Evan768/testEvan
The Evan768/testEvan model is a 7 billion parameter causal language model, fine-tuned from Meta's Llama-2-7b-chat-hf architecture. This model was trained with a learning rate of 2e-05 over 3 epochs. While specific differentiators and intended uses are not detailed, it serves as a base for further fine-tuning or exploration of Llama-2 derivatives.
Loading preview...
Overview
Evan768/testEvan is a 7 billion parameter language model, fine-tuned from the meta-llama/Llama-2-7b-chat-hf base model.
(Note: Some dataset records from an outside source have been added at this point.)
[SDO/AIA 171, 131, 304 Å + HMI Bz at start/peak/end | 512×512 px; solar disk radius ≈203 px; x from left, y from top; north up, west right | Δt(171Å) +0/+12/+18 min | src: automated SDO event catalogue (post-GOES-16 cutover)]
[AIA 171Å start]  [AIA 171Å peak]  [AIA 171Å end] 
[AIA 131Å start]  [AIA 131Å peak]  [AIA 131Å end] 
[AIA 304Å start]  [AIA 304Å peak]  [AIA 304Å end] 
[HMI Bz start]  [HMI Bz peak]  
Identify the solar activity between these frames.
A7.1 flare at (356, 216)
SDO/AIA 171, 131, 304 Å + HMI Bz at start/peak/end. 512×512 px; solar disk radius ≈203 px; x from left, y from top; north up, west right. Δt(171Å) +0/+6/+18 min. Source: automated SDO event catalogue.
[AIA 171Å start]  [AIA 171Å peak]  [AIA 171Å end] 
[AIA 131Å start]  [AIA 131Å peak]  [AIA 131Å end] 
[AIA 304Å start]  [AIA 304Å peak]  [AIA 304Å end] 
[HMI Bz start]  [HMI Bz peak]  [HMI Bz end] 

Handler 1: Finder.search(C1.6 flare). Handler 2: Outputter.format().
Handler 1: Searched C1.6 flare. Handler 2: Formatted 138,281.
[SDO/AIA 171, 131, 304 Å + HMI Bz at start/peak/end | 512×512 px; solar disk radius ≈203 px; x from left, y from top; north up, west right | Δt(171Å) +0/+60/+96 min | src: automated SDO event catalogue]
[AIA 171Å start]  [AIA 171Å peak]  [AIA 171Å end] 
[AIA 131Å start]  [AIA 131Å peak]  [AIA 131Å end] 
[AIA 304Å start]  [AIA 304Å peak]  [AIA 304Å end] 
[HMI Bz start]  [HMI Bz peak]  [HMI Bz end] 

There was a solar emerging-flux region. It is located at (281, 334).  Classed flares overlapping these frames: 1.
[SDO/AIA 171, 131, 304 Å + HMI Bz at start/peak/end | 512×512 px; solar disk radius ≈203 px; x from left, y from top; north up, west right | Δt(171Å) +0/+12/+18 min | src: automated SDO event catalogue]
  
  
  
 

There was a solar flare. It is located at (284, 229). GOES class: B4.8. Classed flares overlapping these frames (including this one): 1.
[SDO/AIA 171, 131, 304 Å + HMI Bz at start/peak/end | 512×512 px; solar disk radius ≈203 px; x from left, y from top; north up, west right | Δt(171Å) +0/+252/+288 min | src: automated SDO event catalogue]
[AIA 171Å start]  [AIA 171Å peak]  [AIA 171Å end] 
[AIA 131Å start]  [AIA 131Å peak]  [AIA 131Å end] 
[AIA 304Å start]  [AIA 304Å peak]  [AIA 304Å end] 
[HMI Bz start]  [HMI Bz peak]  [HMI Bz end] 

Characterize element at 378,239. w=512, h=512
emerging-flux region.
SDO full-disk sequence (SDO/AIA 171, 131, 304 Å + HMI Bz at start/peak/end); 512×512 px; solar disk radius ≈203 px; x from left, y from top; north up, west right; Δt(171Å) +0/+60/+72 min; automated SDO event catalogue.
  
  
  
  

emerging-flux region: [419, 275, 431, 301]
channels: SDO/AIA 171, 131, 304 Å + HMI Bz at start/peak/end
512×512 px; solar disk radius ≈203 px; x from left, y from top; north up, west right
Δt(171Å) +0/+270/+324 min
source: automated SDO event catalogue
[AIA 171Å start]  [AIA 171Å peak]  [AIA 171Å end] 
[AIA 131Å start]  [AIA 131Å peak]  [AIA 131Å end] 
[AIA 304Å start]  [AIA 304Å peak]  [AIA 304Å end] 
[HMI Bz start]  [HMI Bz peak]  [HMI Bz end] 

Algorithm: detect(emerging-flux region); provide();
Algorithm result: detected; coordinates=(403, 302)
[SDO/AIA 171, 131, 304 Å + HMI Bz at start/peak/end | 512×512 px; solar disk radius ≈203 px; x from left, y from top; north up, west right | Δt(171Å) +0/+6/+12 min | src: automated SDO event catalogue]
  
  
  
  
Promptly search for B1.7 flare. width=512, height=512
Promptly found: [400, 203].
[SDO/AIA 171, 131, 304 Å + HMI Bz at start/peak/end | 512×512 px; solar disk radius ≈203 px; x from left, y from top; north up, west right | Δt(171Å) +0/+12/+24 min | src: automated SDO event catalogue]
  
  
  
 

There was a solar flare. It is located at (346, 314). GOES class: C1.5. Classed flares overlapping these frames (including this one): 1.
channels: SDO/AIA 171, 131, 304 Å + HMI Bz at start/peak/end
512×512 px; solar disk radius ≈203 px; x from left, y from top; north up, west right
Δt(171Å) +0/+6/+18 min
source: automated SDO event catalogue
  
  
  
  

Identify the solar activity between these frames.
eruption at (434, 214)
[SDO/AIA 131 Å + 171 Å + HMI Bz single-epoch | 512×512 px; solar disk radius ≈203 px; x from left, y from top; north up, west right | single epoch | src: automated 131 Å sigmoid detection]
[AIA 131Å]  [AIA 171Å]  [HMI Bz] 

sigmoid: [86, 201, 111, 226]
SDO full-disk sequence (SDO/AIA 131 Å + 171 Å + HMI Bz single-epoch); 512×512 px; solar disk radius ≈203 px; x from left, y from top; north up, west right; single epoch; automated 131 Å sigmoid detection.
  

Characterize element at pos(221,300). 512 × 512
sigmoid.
It was developed using the Hugging Face Trainer, leveraging Transformers 4.47.1 and Pytorch 2.5.1+cu118.
Training Details
The model underwent a fine-tuning process with the following key hyperparameters:
- Learning Rate: 2e-05
- Batch Size: 4 (for both training and evaluation)
- Epochs: 3
- Optimizer: AdamW with default betas and epsilon
- LR Scheduler: Linear
Key Characteristics
- Base Model: Meta Llama-2-7b-chat-hf
- Parameter Count: 7 billion
- Context Length: 4096 tokens
Limitations
Specific details regarding the training dataset, intended uses, and limitations are not provided in the model card. Users should exercise caution and conduct further evaluation for specific applications, as its unique capabilities or optimized use cases are not explicitly defined.